Ieri c’è stato questo incontro al PalaExpo, al quale hanno partecipato i rappresentanti delle aziende coinvolte, uno della serie di eventi di qui al 27 novembre il Comune, con l’assessore Barelli, ha organizzato per approfondire e possibilmente sviluppare le idee nate per l’esposizione universale di Milano ma destinate a restare. Così è per I Sapori del rito, sulla carta splendida occasione per creare qualcosa di duraturo per l’economina e la promozione del territorio viterbese.

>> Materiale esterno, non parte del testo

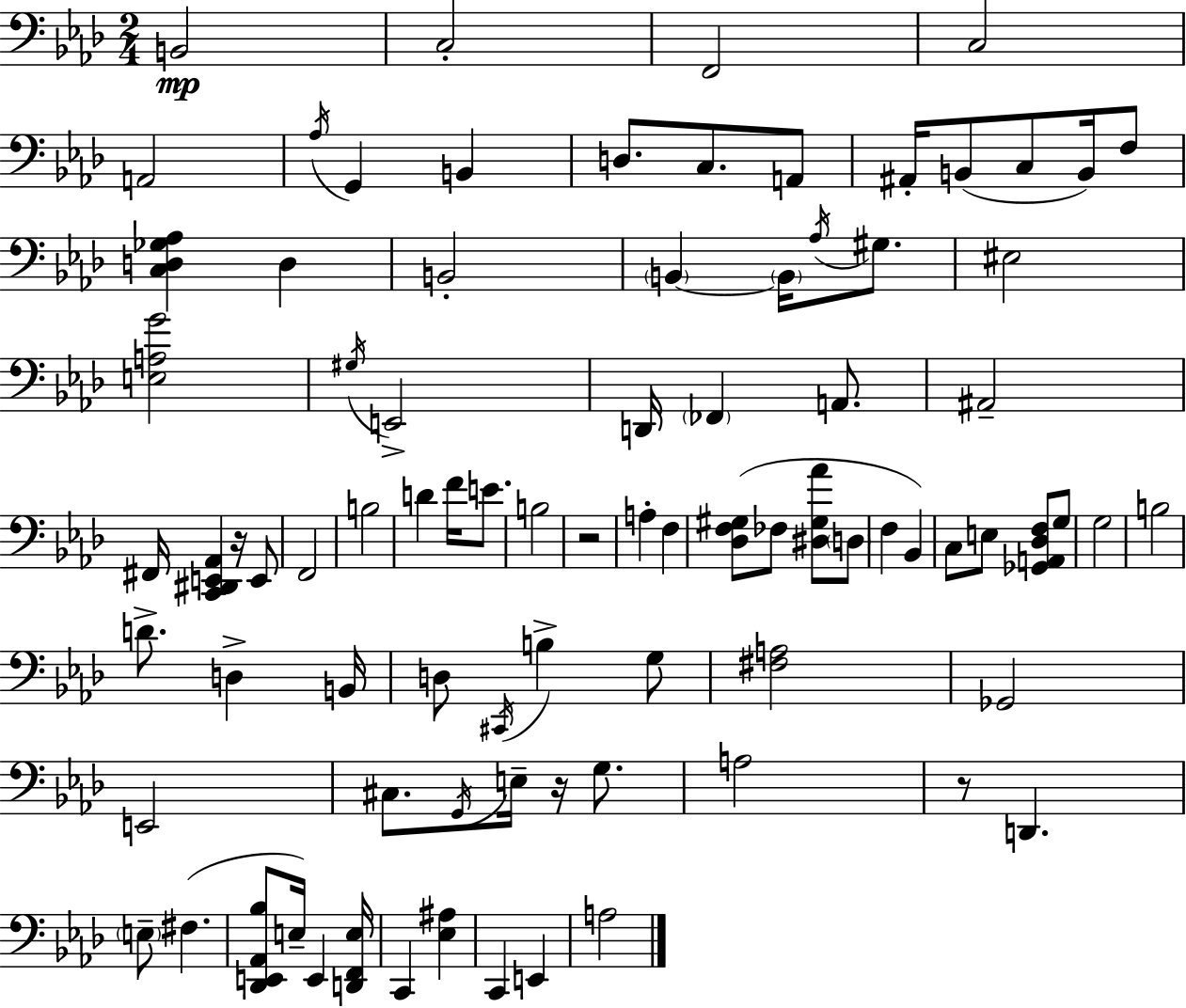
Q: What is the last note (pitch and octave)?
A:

Il menù di Sapori del rito

Il menù di Sapori del rito

Spiega Stefano Polacchi: “Questa cosa non può finire qui. E per la sua prosecuzione abbiamo pensato a diverse possibilità. Intanto abbiamo creato delle vetrofonie, cioè degli adesivi da esporre fuori dai locali coinvolti, che siano ristoranti, enoteche o altro. Così ognuno di voi può inserire nei rispettivi menù uno spazio, anche piccolo, dedicato ai Sapori del rito, utilizzando le ricette di cui sopra o anche ampliando il discorso, magari alle tradizioni famigliari o della cucina povera”. Ma non finisce qui: il Giubileo incombe, tra pellegrini e semplici turisti ci si auspica che la Tuscia faccia il pieno, e allora ecco l’idea parallela: “Degli aperitivi itineranti. Piccole degustazioni con vini locali abbinati da svolgere in tre, quattro locali nella stessa sera – spiega Polacchi – Ci rendiamo conto che i viterbesi hanno altre abitudini, ma per chi viene da fuori sarebbe un’ottima occasione per girare la città e intanto assaggiare i prodotti d’eccellenza”.

Questo è il primo livello. Sotto sotto, però, cova qualcosa di più grosso. “Abbiamo riscontrato – ancora Polacchi – il desiderio di stare insieme, di fare rete tra tutte le realtà che hanno partecipato a questa iniziativa. Perché allora non farla davvero, scambiandosi prodotti, conoscenze, esigenze, obiettivi? E magari coinvolgendo al piano di sopra quelle realtà, dal Comune alla Camera di commercio, la Coldiretti, la Fondazione Carivit e l’Arsial, a livello regionale. Le loro competenze e le loro capacità di penetrazione sarebbero fondamentali per far decollare il progetto”. Queste le ipotesi in campo, aperte al dibattito e al contributo delle 33 aziende che hanno partecipato. E vuoi vedere che alla fine I sapori del rito, da un semplice menù, diventano una potenza?